Buckle Fractures: Evolving literature
- Multiple prospective studies have been performed using single posterior slabs, splints, braces and soft bulky bandages (Davidson, 2001. West, 2005. Plint, 2006. Oakley, 2008)
- These all seem equivalent to casts in several outcome measures
- Another study showed greater parent satisfaction in physician-directed splint removal without formal follow up in clinic (Symons, 2001)
- Finally, there is evidence that formal clinical follow up and repeat radiographs are not needed for buckle fractures (Davidson, 2001)
Buckle Fractures: “New Best Practice“
- A 2018 study incorporated all 3 of the above under one umbrella (Kuba, 2018)
- Patients (1-19 yrs. old) with pure buckle fracture of the distal radius, ulna or both were:
- treated with a removable wrist brace,
- parents given specific activity restrictions and directions on removal of splint.
- No formal follow up was scheduled
- Patients (1-19 yrs. old) with pure buckle fracture of the distal radius, ulna or both were:
- Outcomes were: effectiveness, parental satisfaction, and economic benefits
- The majority of children wore their braces as directed (94%)There was no re-fractureAll parents were happy with the treatment (100%) and felt comfortable removing the brace (100%).
- The minority of parents would have wanted clinic follow up (6%) and reimaging (14%).
- 67% and 77% of parents and children would have had to miss work and school respectively if asked to follow up
- So, it is reasonable to consider removable splints or even soft bulky dressings for distal radius or ulnar buckle fractures and discharge without having to arrange follow up with orthopedics
- The caveat is that we should probably conform to our regional and institutional standards and ensure that our orthopedics colleagues are on board
Greenstick Fractures: Removable splints
- One prior RCT (Boutis, 2010) compared splints versus short arm casts in kids 5-12 yrs old, who came to ED with minimally angulated (<15 degrees) greenstick or transverse fractures of the wrist
- There was little difference between the two groups in daily activities, ROM, grip strength, and pain scores
- Mean fracture angulations did not differ significantly between the groups at 4 weeks
- Kids and parents preferred the splint
- These kids should still follow up +/- repeat imaging
Moral of the Morsel
- Buckle fractures of the distal radius and ulna can be splinted with removable splint or a soft bulky dressing and do not require clinical follow up or repeat imaging.
- Minimally angulated greenstick and transverse radial/ulnar fractures can be placed in a removable wrist splint with normal follow up and imaging.
- Casts stink …. literally … and they can be used to bludgeon siblings. Perhaps the removable wrist splint has several advantages for the entire family.
- As always, when in doubt, ask an orthopod.
References:
- Boutis K, Willan A, Babyn P, Goeree R, Howard A. Cast versus splint in children with minimally angulated fractures of the distal radius: a randomized controlled trial. CMAJ. 2010 Oct 5;182(14):CMAJ 2010. DOI:10.1503/cmaj.100119.
- Light TR, Ogden DA, Ogden JA. The anatomy of metaphyseal torus fractures. Clin Orthop Relat Res. 1984 Sep;(108):103-111.
- Kuba MH, Izuka BH. One Brace: One Visit: Treatment of Pediatric Distal Radius Buckle Fractures With a Removable Wrist Brace and No Follow-up Visit. J Pediatr Orthop. 2018;Volume 00(00):DOI:10.1097/BPO.0000000000001169.

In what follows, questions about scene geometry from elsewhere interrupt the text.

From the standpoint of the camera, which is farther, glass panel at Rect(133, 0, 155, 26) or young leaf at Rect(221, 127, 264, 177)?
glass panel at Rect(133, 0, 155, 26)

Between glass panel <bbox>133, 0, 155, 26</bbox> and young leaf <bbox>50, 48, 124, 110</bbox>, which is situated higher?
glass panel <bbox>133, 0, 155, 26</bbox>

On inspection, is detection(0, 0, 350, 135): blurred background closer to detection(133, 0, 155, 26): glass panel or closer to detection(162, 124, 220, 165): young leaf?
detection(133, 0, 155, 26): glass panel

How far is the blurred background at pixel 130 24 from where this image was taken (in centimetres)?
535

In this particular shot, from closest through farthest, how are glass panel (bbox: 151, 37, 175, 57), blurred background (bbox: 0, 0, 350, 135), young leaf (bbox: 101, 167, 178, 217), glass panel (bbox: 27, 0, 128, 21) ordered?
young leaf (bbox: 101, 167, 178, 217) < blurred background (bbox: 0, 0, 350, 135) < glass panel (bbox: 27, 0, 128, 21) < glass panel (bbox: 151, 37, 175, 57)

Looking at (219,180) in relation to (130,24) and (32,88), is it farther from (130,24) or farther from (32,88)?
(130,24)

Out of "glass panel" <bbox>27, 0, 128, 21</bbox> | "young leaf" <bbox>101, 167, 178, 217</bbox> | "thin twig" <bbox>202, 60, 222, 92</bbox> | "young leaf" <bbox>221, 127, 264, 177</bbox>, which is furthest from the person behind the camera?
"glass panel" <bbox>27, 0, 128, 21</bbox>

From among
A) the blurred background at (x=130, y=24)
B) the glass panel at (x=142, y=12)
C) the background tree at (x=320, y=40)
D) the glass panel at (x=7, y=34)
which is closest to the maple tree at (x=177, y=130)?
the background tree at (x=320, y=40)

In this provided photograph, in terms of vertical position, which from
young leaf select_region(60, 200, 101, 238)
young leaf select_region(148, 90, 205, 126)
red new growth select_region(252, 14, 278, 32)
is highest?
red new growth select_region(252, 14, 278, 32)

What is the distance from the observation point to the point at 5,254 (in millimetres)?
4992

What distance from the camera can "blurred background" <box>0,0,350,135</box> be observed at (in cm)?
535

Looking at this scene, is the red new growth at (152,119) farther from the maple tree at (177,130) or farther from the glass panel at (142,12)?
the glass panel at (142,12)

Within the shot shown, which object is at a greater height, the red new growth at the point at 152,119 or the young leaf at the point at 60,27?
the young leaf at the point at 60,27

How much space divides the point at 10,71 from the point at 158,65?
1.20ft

- Davidson JS, Brown DJ, Barnes SN, et al. Simple treatment for torus fractures of the distal radius. J Bone Joint Surg Br. 2001;83:1173-5.

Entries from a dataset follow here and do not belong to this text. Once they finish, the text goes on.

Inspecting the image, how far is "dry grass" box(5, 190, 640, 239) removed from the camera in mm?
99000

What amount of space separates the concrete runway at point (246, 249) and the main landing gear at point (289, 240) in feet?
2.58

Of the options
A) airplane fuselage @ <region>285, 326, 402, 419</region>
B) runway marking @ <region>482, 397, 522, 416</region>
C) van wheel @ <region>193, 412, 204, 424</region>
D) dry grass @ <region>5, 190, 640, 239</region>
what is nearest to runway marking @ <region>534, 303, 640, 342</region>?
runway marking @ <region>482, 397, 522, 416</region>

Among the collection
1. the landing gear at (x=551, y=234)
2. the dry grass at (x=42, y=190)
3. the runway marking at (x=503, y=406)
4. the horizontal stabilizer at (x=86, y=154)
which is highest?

- Oakley EA, Ooi KS, Barnett PLJ. A randomized controlled trial of 2 methods of immobilizing torus fractures of the distal forearm. Pediatr Emerg Care. 2008;24:65–70.

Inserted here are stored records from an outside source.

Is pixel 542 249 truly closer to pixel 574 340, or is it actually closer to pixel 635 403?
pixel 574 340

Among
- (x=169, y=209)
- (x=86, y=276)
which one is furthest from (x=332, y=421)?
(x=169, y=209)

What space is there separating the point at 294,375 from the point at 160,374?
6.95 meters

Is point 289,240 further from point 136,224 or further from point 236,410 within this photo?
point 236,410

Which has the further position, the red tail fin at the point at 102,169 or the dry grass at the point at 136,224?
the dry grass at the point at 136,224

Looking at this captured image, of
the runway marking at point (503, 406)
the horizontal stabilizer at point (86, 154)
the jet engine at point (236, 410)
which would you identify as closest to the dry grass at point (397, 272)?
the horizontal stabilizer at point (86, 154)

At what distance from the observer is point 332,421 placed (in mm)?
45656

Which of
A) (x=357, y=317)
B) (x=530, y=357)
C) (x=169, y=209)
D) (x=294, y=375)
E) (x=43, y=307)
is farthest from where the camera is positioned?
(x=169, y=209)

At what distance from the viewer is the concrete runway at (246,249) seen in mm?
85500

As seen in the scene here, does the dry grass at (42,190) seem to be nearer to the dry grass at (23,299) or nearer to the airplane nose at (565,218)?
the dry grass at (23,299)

- Plint AC. A randomized, controlled trial of removable splinting versus casting for wrist buckle fractures in children. Pediatrics. 2006;117:691–697.
- West S, Andrews J, Bebbington A, et al. Buckle fractures of the distal radius are safely treated in a soft bandage: a randomized prospective trial of bandage versus plaster cast. J Pediatr Orthop. 2005;25:322–325.
- Symons S, Rowsell M, Bhowal B, et al. Hospital versus home management of children with buckle fractures of the distal radius. A prospective, randomised trial. J Bone Joint Surg Br. 2001;83:556–560.